In the past, it took substantial amounts of work for an applicant to apply for a job, so the majority of applicants only applied for jobs that they actually really wanted, that they really felt suited for, and at company’s at which they really wanted to work. It was so much work to apply for a job, applicants didn not apply for nearly as many as they do today.
Hiring managers were less selective 10-12 years ago then they are today, because the volume of candidates was less. This is really a problem of economics: we have lowered the cost of job advertising and resume submission so much that we now have a systemic problem of resume and job ad spam.
There have been a lot of studies done on compensating behaviors. One of the more interesting is that taxing the sale of cartons of cigarettes doesn’t lower nicotine consumption. Smokers in more heavily taxed states simply smoke fewer cigarettes but that have more nicotine than those in states with lower taxation. People change behaviors to compensate for changing environment factors. This is what has happened in the recruiting industry.
Similarly, I would argue that job applicants, on average, invest the same amount of work effort to find a new job as they did before the Internet. Because it is now so easy, the volume of applications are much greater, but the overall work effort per applicant is the same. What has changed significantly is that the work investment and commitment level of an applicant to a particular job opportunity has been dramatically reduced.
The best way to understand this is that if you apply for only 1 job, and it is the only job you really want or know of, or are qualified for, you are going to spend a large amount of effort trying to land that job. For example, you might customize your resume to the particular job and company, you might invest a lot of time learning about the company and department by doing research and talking with people and you would most certainly follow up with a thank-you note afterwards. But if you apply for 20 jobs, some degree of reduced commitment sets in, and you stop doing all those little things to try and win each of the 20 jobs. In essence, many candidates do very little to win each of the 20 jobs, beyond the minimum resume submission and (maybe) some light interview preparation.

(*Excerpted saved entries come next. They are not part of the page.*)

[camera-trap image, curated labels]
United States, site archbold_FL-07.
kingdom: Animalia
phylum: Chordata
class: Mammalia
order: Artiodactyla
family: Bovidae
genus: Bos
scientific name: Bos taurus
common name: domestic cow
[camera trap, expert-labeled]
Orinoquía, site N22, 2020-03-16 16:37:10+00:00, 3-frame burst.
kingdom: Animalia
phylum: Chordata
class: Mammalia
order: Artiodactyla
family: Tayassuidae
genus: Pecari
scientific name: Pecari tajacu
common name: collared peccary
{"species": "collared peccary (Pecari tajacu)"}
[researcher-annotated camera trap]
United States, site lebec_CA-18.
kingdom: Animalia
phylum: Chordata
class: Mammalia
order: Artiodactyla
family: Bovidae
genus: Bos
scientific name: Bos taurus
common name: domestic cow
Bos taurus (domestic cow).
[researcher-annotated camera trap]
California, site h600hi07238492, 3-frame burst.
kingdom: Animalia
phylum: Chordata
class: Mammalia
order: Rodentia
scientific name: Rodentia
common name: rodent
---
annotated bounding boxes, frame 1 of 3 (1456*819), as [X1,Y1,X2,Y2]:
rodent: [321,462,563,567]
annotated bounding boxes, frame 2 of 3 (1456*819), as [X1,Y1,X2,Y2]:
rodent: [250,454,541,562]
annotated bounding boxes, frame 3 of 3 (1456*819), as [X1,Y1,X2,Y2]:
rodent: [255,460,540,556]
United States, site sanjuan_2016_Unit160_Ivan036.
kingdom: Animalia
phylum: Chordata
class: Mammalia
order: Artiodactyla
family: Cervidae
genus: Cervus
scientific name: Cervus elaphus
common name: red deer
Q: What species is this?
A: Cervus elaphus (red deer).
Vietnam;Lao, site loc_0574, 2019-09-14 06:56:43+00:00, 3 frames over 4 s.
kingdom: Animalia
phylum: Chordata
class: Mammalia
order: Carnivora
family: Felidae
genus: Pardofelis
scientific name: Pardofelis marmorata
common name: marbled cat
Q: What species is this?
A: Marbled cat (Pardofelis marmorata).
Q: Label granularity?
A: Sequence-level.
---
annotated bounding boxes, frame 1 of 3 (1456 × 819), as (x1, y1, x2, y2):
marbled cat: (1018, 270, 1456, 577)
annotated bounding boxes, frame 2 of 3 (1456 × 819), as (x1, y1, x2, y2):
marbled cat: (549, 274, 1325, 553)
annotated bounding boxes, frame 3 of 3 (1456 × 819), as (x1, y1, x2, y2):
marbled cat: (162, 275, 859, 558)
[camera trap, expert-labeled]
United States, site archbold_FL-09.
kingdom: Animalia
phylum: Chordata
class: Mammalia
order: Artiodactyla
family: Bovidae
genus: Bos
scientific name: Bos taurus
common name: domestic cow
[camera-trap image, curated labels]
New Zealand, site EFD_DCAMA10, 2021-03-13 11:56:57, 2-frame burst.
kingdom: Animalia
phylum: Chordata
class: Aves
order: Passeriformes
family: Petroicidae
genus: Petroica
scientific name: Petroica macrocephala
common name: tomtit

This is supported by my first-hand experiences as a career recruiting guy. For example, I just wrote a post on this blog where I reference how few thank-you notes I receive as an interviewer. Now consider another example: I have had a work-related cellular phone for the last 10 or 12 years of my recruiting career. I’ve interviewed literally thousands of people during that time. I cannot remember a single instance where a candidate called me on that number, even though it’s been listed at the bottom of my email signature for the last decade or longer.
Social norms related to job applicants have changed to the degree that most job applicants essentially do nothing to win a particular job. The whole job search event has been commoditized.
Savvy job seekers can and should leverage this social dynamic to get ahead in their job hunt. The place to start is to always do the basics to set you apart:
· Invest time learning about the company and interview team: At least do the basics. An hour of research will make you more knowledgeable than 90% of your competition. Do an internet search (please use Google) to learn in advance about the interview team. You should be able to figure out what the business challenges are related to the job you interviewing for, just by doing a little work. You’d be surprised how many people apply to Google and don’t really understand our business model or even many of our products. It has been my experience that most candidates don’t do this.
· Really understand the required qualifications: Take the time to really understand the qualifications for the job and map them to your qualifications. If there’s not a clear fit, I would recommend really reconsidering whether you should apply for that particular job and instead spend more time finding one that is more suitable.
· Always send thank-you notes. In fact, I recommend sending two thank-you notes, one via email directly after the interview, that also includes a relevant additional question or two related to the job (no fluff), and another hand-written thank-you note as a marketing impression to the interview team.
On the other side of the equation, as the talent marketplace continues to heat up and relative scarcity continues to play out, companies that are able to scale while preserving an authentic connection with the talent marketplace will win. This requires foresight and commitment.